Certains écrivains sont à leur meilleur à bord d’un aéronef, fixant tout droit l’horizon ; d’autres, sur un fil à plomb, ont le regard tourné vers le passé et retour au présent. Bernard-Henri Lévy – je m’autorise de notre amitié pour ne pas l’appeler «BHL» ; un esprit comme le sien mérite mieux que d’être siglé telle une marque –, considérant son énergie de journaliste et d’écrivain-voyageur, relève sans conteste de la verticalité du fil à plomb. Aussi bon témoin qu’il soit, il est à son meilleur par la mise à jour de connexions inexpliquées, de causes demeurées dans l’obscurité, de rapports surprenants.

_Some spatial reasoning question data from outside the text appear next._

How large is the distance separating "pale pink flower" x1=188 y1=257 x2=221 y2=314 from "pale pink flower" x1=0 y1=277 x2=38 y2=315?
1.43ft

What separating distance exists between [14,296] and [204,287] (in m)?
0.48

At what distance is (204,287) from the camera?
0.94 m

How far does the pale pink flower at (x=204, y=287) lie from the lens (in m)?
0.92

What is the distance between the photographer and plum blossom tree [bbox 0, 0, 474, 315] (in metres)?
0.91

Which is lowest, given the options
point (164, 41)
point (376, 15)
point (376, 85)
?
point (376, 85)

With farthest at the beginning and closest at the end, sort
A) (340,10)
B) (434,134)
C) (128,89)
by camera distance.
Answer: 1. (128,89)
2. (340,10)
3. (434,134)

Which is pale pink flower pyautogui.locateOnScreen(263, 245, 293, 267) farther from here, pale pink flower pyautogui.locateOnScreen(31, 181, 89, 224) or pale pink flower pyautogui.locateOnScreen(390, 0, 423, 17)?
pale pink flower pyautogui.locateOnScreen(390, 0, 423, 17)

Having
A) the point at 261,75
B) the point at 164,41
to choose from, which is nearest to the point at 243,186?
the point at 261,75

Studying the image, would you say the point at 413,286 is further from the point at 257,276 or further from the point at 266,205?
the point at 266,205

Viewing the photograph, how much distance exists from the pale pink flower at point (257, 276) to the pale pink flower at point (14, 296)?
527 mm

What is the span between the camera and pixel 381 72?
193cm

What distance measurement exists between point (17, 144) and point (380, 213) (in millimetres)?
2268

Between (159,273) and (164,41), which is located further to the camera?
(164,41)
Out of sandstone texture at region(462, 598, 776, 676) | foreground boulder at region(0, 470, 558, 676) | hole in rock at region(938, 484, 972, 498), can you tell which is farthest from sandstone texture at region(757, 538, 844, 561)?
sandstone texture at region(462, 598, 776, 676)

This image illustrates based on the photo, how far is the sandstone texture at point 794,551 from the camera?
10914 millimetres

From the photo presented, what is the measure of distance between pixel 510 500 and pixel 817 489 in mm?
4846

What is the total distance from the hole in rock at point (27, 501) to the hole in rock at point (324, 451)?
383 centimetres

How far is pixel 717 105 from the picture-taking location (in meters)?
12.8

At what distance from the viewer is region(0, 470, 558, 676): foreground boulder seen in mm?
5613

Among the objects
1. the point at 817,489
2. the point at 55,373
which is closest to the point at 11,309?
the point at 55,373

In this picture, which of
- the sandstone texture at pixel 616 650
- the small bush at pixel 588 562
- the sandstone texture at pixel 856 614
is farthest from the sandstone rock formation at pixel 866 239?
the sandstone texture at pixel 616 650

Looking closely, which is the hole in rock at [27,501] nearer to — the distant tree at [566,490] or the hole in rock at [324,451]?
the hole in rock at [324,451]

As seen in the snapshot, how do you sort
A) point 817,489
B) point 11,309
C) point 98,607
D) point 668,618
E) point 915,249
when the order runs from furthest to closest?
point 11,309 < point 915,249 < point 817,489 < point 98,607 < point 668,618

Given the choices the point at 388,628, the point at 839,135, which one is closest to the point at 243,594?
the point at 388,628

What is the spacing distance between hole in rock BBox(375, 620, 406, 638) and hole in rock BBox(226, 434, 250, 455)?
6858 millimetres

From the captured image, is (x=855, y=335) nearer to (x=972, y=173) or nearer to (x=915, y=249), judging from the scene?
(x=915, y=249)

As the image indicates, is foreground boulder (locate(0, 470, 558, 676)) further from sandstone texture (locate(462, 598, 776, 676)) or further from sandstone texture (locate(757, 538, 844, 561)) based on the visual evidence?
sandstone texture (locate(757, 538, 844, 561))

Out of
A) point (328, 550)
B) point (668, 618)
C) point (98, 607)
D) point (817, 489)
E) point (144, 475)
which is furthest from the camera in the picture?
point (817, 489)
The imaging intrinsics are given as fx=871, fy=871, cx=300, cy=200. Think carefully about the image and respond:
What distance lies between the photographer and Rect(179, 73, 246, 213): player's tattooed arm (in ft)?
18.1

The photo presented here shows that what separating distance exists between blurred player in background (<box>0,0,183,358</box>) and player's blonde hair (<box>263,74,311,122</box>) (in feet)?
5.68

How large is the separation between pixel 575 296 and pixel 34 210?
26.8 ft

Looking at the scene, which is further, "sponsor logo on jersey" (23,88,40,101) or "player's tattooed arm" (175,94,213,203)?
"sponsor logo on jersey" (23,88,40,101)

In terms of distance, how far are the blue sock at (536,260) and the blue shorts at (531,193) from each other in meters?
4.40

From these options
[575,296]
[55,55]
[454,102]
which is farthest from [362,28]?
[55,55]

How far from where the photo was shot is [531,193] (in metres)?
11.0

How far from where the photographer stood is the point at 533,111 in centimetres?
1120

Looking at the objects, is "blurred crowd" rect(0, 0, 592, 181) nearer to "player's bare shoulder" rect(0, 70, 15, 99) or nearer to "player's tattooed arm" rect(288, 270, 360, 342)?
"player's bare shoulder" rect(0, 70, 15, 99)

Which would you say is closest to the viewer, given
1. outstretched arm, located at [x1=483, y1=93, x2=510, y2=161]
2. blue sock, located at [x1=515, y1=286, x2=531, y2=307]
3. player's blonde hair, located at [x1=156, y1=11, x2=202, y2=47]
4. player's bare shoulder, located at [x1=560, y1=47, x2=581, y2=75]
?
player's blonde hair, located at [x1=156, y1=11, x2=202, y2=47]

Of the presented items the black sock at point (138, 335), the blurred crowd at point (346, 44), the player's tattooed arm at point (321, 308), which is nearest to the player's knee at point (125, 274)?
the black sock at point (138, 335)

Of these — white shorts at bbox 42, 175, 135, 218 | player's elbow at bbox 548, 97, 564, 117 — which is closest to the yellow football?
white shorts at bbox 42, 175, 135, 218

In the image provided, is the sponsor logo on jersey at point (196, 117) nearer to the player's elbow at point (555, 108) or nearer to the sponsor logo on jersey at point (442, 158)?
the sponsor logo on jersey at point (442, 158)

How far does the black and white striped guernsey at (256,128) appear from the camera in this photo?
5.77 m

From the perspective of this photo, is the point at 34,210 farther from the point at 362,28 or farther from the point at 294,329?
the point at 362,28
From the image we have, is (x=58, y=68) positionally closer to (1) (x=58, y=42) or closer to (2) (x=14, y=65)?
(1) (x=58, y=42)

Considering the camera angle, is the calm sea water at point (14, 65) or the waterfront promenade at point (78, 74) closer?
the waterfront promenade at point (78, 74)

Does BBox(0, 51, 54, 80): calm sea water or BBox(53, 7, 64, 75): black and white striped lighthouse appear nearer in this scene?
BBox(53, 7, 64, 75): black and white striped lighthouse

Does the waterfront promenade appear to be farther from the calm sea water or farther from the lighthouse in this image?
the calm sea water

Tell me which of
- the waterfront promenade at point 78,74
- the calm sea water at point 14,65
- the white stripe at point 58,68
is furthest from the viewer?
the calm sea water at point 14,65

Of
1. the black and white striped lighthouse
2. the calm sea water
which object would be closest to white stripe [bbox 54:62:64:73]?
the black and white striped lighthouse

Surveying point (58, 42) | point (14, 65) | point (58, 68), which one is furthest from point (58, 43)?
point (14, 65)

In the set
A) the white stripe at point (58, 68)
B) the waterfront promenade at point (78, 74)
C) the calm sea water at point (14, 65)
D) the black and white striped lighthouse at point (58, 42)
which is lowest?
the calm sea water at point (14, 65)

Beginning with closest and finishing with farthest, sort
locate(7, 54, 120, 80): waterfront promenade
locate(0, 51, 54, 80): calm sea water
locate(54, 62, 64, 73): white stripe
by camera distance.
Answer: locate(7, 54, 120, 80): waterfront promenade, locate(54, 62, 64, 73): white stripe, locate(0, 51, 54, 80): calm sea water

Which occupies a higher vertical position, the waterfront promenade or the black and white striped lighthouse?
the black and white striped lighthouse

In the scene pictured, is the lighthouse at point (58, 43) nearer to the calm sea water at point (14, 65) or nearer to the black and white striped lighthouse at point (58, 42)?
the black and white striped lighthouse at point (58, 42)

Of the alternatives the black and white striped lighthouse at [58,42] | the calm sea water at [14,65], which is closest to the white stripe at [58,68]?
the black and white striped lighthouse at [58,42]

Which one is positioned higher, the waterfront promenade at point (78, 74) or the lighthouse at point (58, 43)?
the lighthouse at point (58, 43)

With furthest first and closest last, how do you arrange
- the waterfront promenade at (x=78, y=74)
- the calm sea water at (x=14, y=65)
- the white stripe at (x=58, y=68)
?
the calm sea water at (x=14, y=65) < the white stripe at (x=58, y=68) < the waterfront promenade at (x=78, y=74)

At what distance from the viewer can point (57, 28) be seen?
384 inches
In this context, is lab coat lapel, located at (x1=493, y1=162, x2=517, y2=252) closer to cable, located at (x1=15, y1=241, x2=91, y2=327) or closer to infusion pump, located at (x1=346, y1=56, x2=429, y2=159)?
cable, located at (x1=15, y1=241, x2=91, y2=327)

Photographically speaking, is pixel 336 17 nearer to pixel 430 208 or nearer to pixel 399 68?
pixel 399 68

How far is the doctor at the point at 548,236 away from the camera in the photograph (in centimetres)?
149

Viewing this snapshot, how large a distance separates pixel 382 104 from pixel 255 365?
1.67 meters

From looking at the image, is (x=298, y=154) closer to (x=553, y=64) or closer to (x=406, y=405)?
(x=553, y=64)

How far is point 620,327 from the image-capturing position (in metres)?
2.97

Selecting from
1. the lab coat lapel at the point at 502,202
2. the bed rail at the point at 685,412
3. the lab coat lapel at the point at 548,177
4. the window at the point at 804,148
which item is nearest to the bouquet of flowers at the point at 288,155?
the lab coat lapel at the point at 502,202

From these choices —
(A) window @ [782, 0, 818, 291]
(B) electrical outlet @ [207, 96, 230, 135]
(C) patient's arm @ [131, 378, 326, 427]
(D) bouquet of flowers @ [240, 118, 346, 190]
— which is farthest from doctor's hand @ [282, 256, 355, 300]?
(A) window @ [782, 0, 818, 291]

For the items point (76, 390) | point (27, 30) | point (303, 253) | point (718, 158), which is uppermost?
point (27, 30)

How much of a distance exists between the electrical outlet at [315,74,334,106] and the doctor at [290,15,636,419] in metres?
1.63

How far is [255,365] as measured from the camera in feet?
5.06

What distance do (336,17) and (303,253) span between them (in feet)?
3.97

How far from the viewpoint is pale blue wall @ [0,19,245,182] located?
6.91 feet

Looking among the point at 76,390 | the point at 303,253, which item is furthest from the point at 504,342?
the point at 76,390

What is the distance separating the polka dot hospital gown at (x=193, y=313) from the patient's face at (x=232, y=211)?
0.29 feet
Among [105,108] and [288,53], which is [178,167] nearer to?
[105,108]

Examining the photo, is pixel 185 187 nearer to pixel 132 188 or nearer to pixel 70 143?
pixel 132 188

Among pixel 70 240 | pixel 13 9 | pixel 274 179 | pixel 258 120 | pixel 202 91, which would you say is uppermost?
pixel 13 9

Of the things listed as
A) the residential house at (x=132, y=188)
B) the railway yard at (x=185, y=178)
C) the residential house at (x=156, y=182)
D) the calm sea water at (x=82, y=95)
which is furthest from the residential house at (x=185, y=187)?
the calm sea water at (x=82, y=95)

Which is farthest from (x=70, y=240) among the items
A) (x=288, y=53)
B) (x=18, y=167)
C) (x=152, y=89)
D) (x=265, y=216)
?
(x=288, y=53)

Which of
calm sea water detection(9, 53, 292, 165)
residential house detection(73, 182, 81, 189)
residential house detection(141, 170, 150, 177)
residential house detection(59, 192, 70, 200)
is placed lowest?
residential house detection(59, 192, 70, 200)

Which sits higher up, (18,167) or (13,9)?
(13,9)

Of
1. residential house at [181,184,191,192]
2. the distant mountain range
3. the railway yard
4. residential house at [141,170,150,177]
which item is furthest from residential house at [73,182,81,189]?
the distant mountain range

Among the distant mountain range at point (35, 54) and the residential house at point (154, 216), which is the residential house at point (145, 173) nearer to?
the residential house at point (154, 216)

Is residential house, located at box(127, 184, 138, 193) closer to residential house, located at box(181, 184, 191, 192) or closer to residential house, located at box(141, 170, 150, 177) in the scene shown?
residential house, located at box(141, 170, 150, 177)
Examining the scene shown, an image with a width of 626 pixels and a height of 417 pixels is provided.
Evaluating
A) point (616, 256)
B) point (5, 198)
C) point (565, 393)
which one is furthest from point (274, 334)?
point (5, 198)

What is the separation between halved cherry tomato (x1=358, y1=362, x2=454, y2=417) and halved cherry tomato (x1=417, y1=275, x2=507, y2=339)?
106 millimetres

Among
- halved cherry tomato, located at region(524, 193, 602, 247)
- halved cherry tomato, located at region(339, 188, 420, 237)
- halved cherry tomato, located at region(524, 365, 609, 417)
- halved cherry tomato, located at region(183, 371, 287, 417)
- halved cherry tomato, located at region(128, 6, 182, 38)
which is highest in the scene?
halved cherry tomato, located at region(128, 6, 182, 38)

Sur le mode journalistique où il excelle, ce nouvel ouvrage s’ouvre sur la tragédie de l’abandon dont ont été victimes les Kurdes et dont il fut le témoin privilégié. Mais très vite le livre prend une autre direction, et l’on entre dans la chaîne complexe des causes philosophiques et des connexions historiques qui ont amené à cet épitomé critique. Son travail est autant d’en montrer la cristallisation que de porter témoignage des batailles qui eurent lieu.
Sa thèse est que l’Empire américain, dans cette phase non pas géopolitique mais – belle trouvaille – géopoétique, est fini et que cinq puissances ressortent du passé pour s’en disputer la succession. La version américaine du capitalisme consumériste et son efflorescence dans des formes artistiques populaires irrésistibles, ont sculpté sans qu’ils en soient conscients jusqu’à ceux qui leur résistaient. Même au pic de la Guerre froide, il n’y avait aucun doute sur la direction dans laquelle soufflaient les vents.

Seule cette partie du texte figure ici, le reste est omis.